Elles incorporent soit l’intégralité soit certains des secteurs provenant de l’ancien appareil stalinien. En Allemagne, Die Linke s’est formée autour de l’appareil de l’ancien SED (parti communiste d’Allemagne de l’Est) ; en France le Front de gauche intègre le parti communiste ; au Portugal et en Grèce, le BE et Syriza intègrent des secteurs qui appartenaient auparavant aux partis communistes de ces pays.

Des secteurs issus du prétendu Secrétariat unifié (SU) de la 4e Internationale sont l’autre composante politique qui joue un rôle important dans ces regroupements. C’est le cas au Portugal, où l’ancienne section du SU, le PSR, a joué un rôle déterminant dans la fondation du BE.

C’est également le cas en France, où le processus est en cours : une partie de l’ancienne section française du SU, la LCR, intègre désormais le FG ; il s’agit de la Gauche unitaire. Récemment, une partie du NPA est allée dans le même sens ; il s’agit de la Gauche anticapitaliste. Au lendemain de la présidentielle O. Besancenot a, lui aussi, esquissé un pas dans le même sens, en adressant un appel à l’unité avec le FG. En Grèce et surtout en Allemagne, le rôle joué par les organisations issues du SU a été moindre.

Alors, renouveau de la « gauche », vraiment ? En fait on voit que la « gauche radicale » repose principalement sur les appareils des anciens partis staliniens, dans une moindre mesure sur l’alliance de secteurs de cette ancienne bureaucratie stalinienne en pleine décomposition avec certains secteurs du SU, eux aussi en bien mauvaise posture après la chute du mur de Berlin.

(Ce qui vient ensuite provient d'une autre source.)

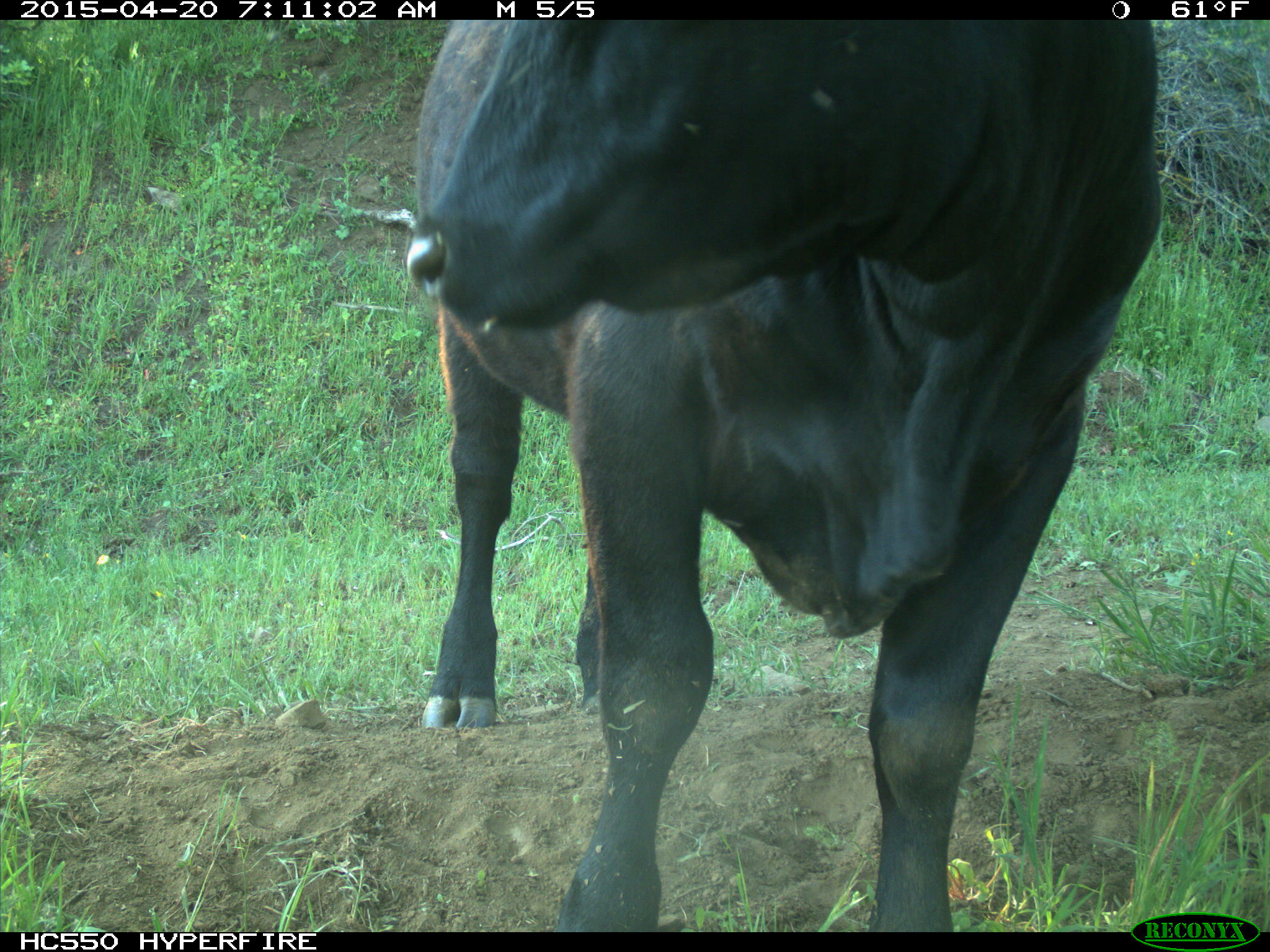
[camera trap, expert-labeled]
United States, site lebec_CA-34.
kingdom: Animalia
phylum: Chordata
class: Mammalia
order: Artiodactyla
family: Bovidae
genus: Bos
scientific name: Bos taurus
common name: domestic cow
Bos taurus (domestic cow).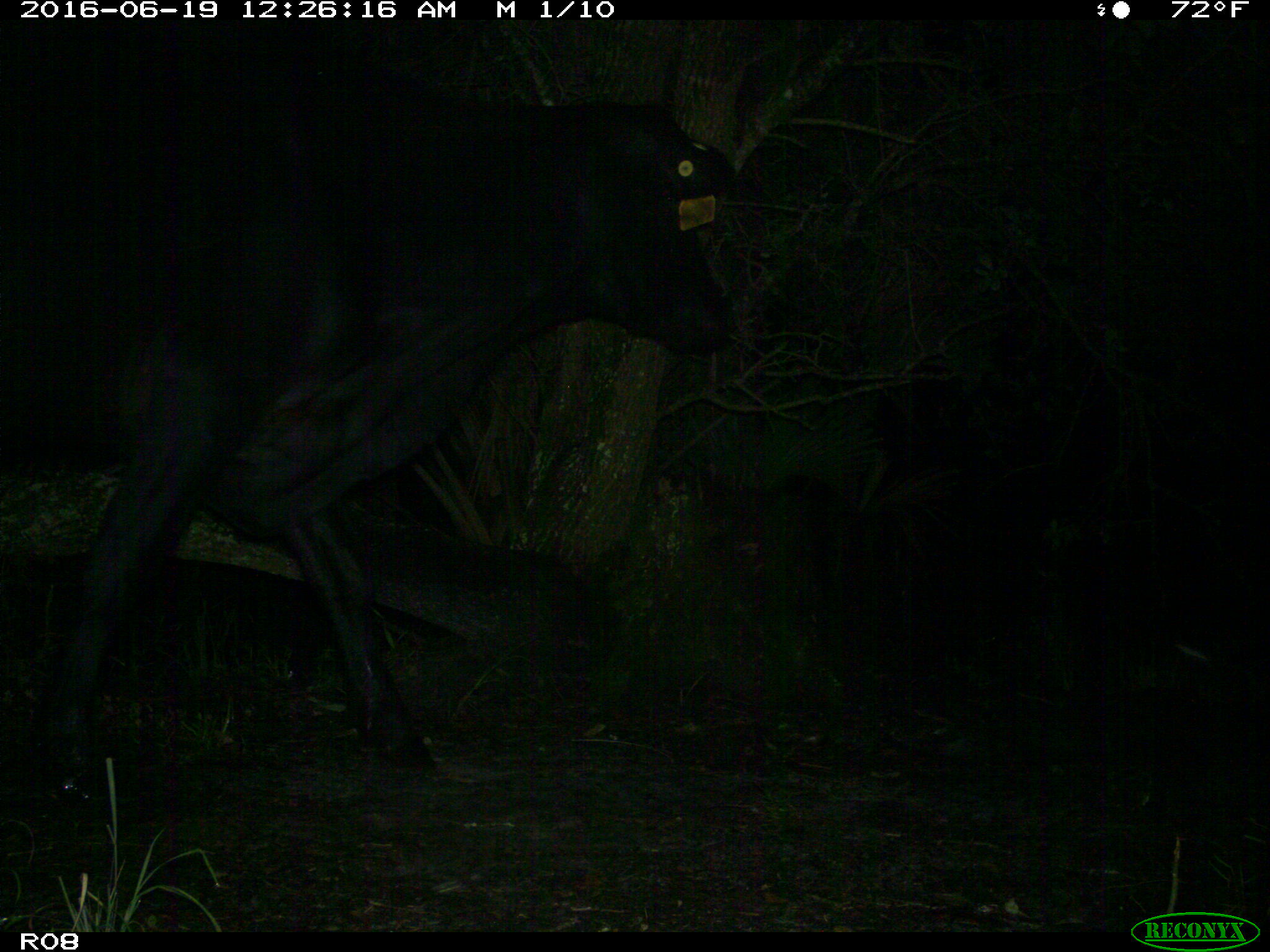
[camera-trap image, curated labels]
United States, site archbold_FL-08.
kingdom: Animalia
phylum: Chordata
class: Mammalia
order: Artiodactyla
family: Bovidae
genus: Bos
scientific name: Bos taurus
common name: domestic cow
Bos taurus (domestic cow).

Si l’on regarde l’histoire de ces courants, on se rend compte que cette alliance ne constitue pas une surprise. Dans le contexte de la « Guerre froide », l’autoproclamé Secrétariat unifié de la 4e Internationale avait analysé que la bureaucratie stalinienne avait un caractère contradictoire : bureaucratique mais, en même temps, « plus progressiste » que l’impérialisme. C’est la raison pour laquelle, en 1953, le SU avait décidé de ne pas soutenir la grève héroïque des ouvriers de Berlin réprimée dans le sang par le SED et les chars russes envoyés par le Kremlin… et d’entrer dans les PC.

Un programme de réformes à l’ère de l’impérialisme ?

Fondamentalement ce qui unit ces différents courants politiques, à l’heure actuelle, est la perspective politique électoraliste. Pour s’en convaincre, il suffit de regarder un peu en arrière. Dans les années 1970, le parti communiste français (PCF) a abandonné la perspective de la dictature du prolétariat et le principe du centralisme démocratique, c’est-à-dire de la prise révolutionnaire du pouvoir par les travailleurs, aidés par des véritables partis organisés dans ce but regroupés dans une internationale. Le SU a, quant à lui, fait la même démarche dans les années 1990.

L’ancêtre du NPA, la LCR, a franchi ce pas au début des années 2000. Est-ce qu’il s’agit d’un point de détail ? Certainement pas, il correspond au fait que ces deux secteurs politiques ont officiellement renoncé à prendre le pouvoir par la voie révolutionnaire pour renverser le capitalisme et instaurer le socialisme.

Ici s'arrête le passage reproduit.